# AI Ethics Researchers

This script creates a search query for Scopus using the IDs of authors who have published at either FAccT or AIES based on bibliographic data from Scopus. It serves as an alternative to the API search capability

+ **Input data:** Scopus metadata in csv format  
+ **Output data:** Search query in txt file for Scopus advanced search function

Developed by Tyler Reinmund  
Date: 8 June 2021

Department of Science and Technology Studies  
University College London

In [1]:
# Import libraries
import glob
import pandas as pd
import re
import string
import sys
import os

In [8]:
# Import Scopus data: FAccT and AIES publications
in_path = '' #Update file path here
all_files = glob.glob(in_path + "/*.csv")
li = []

for filename in all_files:
    df = pd.read_csv(filename, index_col=None, header=0)
    li.append(df)

full_df = pd.concat(li, axis=0, ignore_index=True, sort=False)

full_df.shape

(449, 452)

In [9]:
# Drop articles without abstracts, titles, keywords, authors, or author ID
df_clean = full_df.dropna(axis=0, subset=['Abstract', 'Title', 'Author Keywords', 'Authors', 'Author(s) ID'])

df_clean.shape

(364, 452)

In [10]:
# Create list of author IDs from "Author(s) ID" column
id_list = df_clean['Author(s) ID'].to_list()

# Concatenate articles
id_list = ''.join(id_list)

# Split each author ID into separate string
id_list = id_list.split(';')

# Remove duplicates
id_list = list(set(id_list))

# Remove any invalid entries
id_list = [x for x in id_list if x.isdigit()]

len(id_list)

996

In [12]:
# Create search query for Scopus search
id_search = ['AU-ID({}) OR '.format(s) for s in id_list] #List comprehension to include search terms for author ID 'AU-ID(string) OR '

# Concatenate all items into strings with 50 author IDs each for search
n = 50

# List comprehension to break list into sublists with 50 elements each
id_separated = [id_search[i * n:(i + 1) * n] for i in range((len(id_search) + n - 1) // n)]

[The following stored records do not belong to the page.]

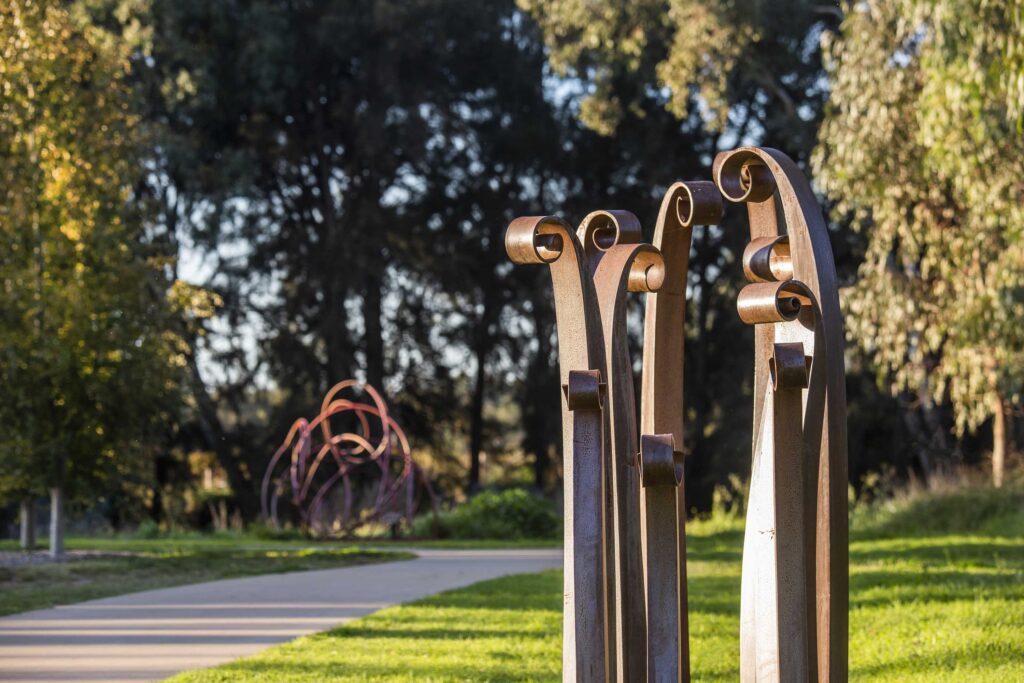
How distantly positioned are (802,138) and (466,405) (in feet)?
35.9

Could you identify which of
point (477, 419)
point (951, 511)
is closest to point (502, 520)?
point (951, 511)

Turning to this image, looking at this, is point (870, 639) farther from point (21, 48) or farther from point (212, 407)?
point (212, 407)

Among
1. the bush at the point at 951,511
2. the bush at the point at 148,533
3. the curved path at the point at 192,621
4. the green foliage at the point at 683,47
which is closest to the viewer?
the curved path at the point at 192,621

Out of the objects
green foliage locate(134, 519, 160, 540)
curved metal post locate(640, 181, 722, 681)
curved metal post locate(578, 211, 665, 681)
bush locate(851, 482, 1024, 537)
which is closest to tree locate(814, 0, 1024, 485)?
bush locate(851, 482, 1024, 537)

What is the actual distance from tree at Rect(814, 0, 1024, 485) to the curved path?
559 cm

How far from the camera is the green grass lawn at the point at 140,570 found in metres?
8.67

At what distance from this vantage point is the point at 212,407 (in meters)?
25.9

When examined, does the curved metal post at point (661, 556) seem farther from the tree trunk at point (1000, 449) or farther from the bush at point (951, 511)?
the tree trunk at point (1000, 449)

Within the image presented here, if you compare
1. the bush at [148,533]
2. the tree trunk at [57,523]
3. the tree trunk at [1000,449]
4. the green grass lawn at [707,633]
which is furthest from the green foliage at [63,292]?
the tree trunk at [1000,449]

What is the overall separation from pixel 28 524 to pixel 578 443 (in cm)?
1247

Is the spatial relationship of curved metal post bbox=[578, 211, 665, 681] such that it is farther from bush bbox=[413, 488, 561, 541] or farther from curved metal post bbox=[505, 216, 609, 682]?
bush bbox=[413, 488, 561, 541]

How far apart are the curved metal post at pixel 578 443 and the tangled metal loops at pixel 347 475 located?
45.1ft

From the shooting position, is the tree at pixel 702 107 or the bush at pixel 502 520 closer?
the bush at pixel 502 520

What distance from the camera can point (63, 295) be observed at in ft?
39.0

# For loop to save each element as a string file
out_path = '' # Update file path here to save search strings

for i in range(len(id_separated)):
    name = 'auth_id_search_{}'.format(i)
    filename = '%s.txt' % name
    sub_list = ''.join(id_separated[i])
    sub_list = sub_list[:-4:]
    print(sub_list, file=open(os.path.join(out_path, filename), 'w'))